We have more and more senior engineers who want to use Prisma, as they just
realized that writing SQL by hand is a waste of time.

Let's be honest - learning SQL is still a great skill. Data analytics etc -
there are great use-cases.

But if you want to get stuff done and scale your team when building an
_application_ - you should have a data layer.

That's what Facebook, Lyft, Airbnb etc did - they have a dedicated data layer
and a team working on that. Do you think an application engineer at Facebook
writes SQL? No. Of course not, it would be a total waste of time to let them
touch such a low level. It would not allow facebook to scale to where they
are, if everyone would write direct SQL.

Now the thing is, most small teams don't have the capacity to write a really
performant awesome data layer with caching, deduping etc.

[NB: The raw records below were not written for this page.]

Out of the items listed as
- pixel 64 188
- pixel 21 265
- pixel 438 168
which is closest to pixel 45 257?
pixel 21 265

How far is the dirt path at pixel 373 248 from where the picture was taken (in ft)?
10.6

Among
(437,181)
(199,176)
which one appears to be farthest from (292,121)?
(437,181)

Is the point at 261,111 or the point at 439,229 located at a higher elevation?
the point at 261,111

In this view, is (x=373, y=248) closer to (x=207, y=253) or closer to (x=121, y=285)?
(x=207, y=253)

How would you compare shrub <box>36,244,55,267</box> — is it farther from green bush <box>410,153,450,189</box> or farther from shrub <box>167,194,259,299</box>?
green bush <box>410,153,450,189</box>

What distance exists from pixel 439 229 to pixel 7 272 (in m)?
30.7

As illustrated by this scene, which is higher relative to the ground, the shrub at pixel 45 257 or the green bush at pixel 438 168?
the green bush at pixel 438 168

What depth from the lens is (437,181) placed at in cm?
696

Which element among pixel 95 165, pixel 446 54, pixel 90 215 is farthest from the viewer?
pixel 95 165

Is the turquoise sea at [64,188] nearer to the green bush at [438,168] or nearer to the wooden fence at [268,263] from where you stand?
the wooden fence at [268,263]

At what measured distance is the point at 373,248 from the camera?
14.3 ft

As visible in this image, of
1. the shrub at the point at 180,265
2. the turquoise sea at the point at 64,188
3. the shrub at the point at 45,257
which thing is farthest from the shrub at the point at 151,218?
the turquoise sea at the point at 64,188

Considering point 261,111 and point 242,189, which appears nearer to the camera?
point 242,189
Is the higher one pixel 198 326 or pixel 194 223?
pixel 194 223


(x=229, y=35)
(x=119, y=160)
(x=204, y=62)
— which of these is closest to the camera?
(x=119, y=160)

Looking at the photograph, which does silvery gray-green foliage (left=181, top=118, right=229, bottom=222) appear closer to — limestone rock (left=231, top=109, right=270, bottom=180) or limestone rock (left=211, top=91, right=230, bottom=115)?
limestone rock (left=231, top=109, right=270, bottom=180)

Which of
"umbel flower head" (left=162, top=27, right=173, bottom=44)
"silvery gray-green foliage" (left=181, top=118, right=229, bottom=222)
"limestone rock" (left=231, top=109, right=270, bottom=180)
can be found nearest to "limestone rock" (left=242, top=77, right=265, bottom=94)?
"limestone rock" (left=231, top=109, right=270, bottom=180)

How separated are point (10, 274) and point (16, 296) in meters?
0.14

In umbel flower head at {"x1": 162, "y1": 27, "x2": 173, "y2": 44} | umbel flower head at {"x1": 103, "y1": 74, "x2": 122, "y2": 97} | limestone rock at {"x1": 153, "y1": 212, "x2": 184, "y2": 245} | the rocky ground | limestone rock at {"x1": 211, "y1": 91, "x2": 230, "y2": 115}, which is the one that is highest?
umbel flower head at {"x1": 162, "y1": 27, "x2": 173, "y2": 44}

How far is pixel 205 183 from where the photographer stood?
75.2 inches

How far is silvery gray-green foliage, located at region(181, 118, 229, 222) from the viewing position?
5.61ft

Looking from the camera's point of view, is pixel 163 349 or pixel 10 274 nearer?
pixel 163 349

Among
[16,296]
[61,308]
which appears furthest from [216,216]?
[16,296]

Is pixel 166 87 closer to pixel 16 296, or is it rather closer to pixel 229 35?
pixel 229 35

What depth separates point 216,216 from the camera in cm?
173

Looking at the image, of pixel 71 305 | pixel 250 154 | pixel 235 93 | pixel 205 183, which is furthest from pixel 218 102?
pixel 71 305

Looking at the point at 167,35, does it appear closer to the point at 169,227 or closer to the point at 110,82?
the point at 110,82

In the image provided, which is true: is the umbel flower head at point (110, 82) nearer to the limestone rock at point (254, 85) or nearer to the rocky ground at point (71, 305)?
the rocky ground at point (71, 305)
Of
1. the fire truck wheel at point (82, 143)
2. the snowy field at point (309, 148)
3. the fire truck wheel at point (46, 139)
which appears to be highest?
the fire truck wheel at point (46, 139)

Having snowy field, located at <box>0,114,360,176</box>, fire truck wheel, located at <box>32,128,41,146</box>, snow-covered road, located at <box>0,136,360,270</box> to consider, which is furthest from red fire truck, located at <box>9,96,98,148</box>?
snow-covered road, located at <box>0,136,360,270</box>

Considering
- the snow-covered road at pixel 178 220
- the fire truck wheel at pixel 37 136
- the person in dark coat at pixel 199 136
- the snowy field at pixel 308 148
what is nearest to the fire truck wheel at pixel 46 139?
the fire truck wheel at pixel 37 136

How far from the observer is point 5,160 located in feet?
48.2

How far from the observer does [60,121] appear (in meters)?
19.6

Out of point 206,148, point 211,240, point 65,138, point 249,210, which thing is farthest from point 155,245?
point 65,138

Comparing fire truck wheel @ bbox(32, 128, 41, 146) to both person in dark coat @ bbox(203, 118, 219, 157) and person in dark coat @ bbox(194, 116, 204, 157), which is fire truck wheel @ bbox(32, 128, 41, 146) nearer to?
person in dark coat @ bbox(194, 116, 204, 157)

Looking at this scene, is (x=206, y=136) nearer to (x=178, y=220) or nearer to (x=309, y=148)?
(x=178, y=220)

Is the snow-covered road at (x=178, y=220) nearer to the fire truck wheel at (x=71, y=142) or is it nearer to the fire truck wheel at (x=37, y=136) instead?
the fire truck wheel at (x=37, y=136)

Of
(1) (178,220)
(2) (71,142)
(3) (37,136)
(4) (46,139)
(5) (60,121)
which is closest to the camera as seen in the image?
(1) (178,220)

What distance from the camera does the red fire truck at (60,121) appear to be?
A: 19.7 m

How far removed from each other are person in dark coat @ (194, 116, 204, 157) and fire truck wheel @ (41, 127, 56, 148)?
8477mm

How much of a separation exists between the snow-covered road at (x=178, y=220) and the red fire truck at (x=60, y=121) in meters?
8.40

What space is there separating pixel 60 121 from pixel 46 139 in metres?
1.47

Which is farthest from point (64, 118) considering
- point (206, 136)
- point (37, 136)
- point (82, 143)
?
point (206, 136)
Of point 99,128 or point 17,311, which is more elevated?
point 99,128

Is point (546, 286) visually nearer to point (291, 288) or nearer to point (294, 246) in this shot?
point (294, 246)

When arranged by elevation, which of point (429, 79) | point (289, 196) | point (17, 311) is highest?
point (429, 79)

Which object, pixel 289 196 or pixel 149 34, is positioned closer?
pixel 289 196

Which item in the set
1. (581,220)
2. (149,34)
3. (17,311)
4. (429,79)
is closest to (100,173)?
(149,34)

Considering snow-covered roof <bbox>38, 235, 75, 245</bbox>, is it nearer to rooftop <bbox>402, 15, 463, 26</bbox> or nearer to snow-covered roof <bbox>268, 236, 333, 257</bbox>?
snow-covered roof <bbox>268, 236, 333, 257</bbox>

That's where Prisma comes into play - Prisma gives the weekend producthunt
warriors, but also the enterprise teams (like Tryg) a way to abstract away the
database.

But it's just a library you say? That's true. So in that sense, Prisma is not
really a "layer", a different component in your architecture that you can
horizontally scale.

For that - stay tuned. The "client" part can already easily be separated from
the "query engine" part (which btw is written in Rust) because they speak
http. But step by step. For most people, being able to install an npm
dependency is the most important part here. But one thing you can already get
used to - Prisma will stick around and _not_ just be a thing that new
engineers who don't feel like SQL use.